Embah Dalem Arief Muhammad
Embah Dalem Arief Muhammad serta masyarakat setempat yang telah
membendung daerah ini, sehingga terbentuk sebuah danau dengan nama Situ
Cangkuang. Setelah daerah ini selesai dibendung, maka dataran yang
rendah menjadi danau, dan bukit-bukit menjadi pulau-pulau. Pulau
tersebut antara lain Pulau Panjang (dimana kampung pulo ada), Pulau
Gede, Pulau Leutik (kecil), Pulau Wedus, Pulau Katanda, dan Pulau
Masigit. Embah Dalem Arief Muhammad berasal dari Kerajaan Mataram, Jawa
Timur. Ia dan pasukannya datang dengan tujuan untuk menyerang tentara
VOC di Batavia dan menyebarkan agama Islam di Desa Cangkuang.
Desa
Cangkuang, khususnya Kampung Pulo, waktu itu sudah dihuni oleh
penduduk yang menganut agama Hindu. Hal itu terbukti dari adanya candi
Hindu yang sekarang telah dipugar. Metode dakwah yang dilakukan Arief
Muhammad tidak jauh dari pola dakwah Wali Songo. Secara bijaksana Embah
Dalem Arief Muhammad mengajak masyarakat setempat untuk menganut Islam.
Pedoman
dakwah yang diajarkan oleh Arief Muhammad berprinsip pada ajaran Islam
yang tidak mengenal kekerasan dan paksaan, melainkan dengan perdamaian
dan keikhlasan hati. Ajaran-ajaran yang disampaikan dan ditulis Arief
Muhammad dalam naskah-naskah tidak berbeda dengan apa yang kita dapatkan
dari para ulama sekarang ini. Dengan mengacu pada Al-Qur’an dan Hadits,
beliau mengajarkan berbagai hal untuk menghadapi segala kehidupan
membentuk pribadi umat menjadi muslim yang sejati dengan mentauhidkan
Allah SWT, berakhlak baik, dan meninggalkan apa yang dilarang oleh Allah
SWT. Adapun hal-hal yang membuktikan adanya penyebaran Islam yang dilakukan pada permulaan abad XVII, antara lain :
1.
Naskah Khotbah Jum’at yang terbuat dari kulit kambing dengan memiliki
ukuran 176 X 23 cm. Walaupun terlihat agak sedikit rusak, namun
tulisan dalam naskah tersebut masih terbaca jelas.

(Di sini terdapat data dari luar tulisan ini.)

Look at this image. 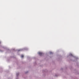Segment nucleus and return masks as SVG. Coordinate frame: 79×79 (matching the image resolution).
I'll list each match as a JSON object with an SVG mask.
<instances>
[{"mask_svg":"<svg viewBox=\"0 0 79 79\" xmlns=\"http://www.w3.org/2000/svg\"><path fill=\"white\" fill-rule=\"evenodd\" d=\"M24 57V56L23 55H22L21 56V58H23Z\"/></svg>","mask_w":79,"mask_h":79,"instance_id":"nucleus-2","label":"nucleus"},{"mask_svg":"<svg viewBox=\"0 0 79 79\" xmlns=\"http://www.w3.org/2000/svg\"><path fill=\"white\" fill-rule=\"evenodd\" d=\"M20 50H19V51H20Z\"/></svg>","mask_w":79,"mask_h":79,"instance_id":"nucleus-5","label":"nucleus"},{"mask_svg":"<svg viewBox=\"0 0 79 79\" xmlns=\"http://www.w3.org/2000/svg\"><path fill=\"white\" fill-rule=\"evenodd\" d=\"M19 74V73H17V76H18V75Z\"/></svg>","mask_w":79,"mask_h":79,"instance_id":"nucleus-4","label":"nucleus"},{"mask_svg":"<svg viewBox=\"0 0 79 79\" xmlns=\"http://www.w3.org/2000/svg\"><path fill=\"white\" fill-rule=\"evenodd\" d=\"M38 54L40 55V56H41L42 55H43V53L42 52H39L38 53Z\"/></svg>","mask_w":79,"mask_h":79,"instance_id":"nucleus-1","label":"nucleus"},{"mask_svg":"<svg viewBox=\"0 0 79 79\" xmlns=\"http://www.w3.org/2000/svg\"><path fill=\"white\" fill-rule=\"evenodd\" d=\"M50 54H52V52H50Z\"/></svg>","mask_w":79,"mask_h":79,"instance_id":"nucleus-3","label":"nucleus"}]
</instances>
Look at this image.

2. Kitab Suci Al Qur’an yang terbuat dari kulit kayu (saih) dengan
memiliki ukuran 33 X 24 cm. Karena sudah dimakan usia, kondisi kitab ini
terlihat sobek. Walau demikian kitab Al Qur’an ini masih bisa dibaca
dengan jelas.
3. Kitab Ilmu Fikih yang terbuat dari bahan kulit kayu (saih) dengan memiliki ukuran 26 X 18,5 cm.
4. Makam Embah Dalem Arief Muhammad yang berada disebelah selatan Candi
Cangkuang. Hal ini menunjukkan bahwa adanya kerukunan hidup beragama di
Nusantara sudah terbina sejak ratusan tahun yang lalu
Para
penduduk Kampung Pulo berangsur-angsur menganut agama Islam, tapi
sebagian kepercayaan lamanya masih mereka laksanakan. Sebagai contoh,
hari Rabu menjadi hari besar bagi mereka, dan bukan hari Jum’at.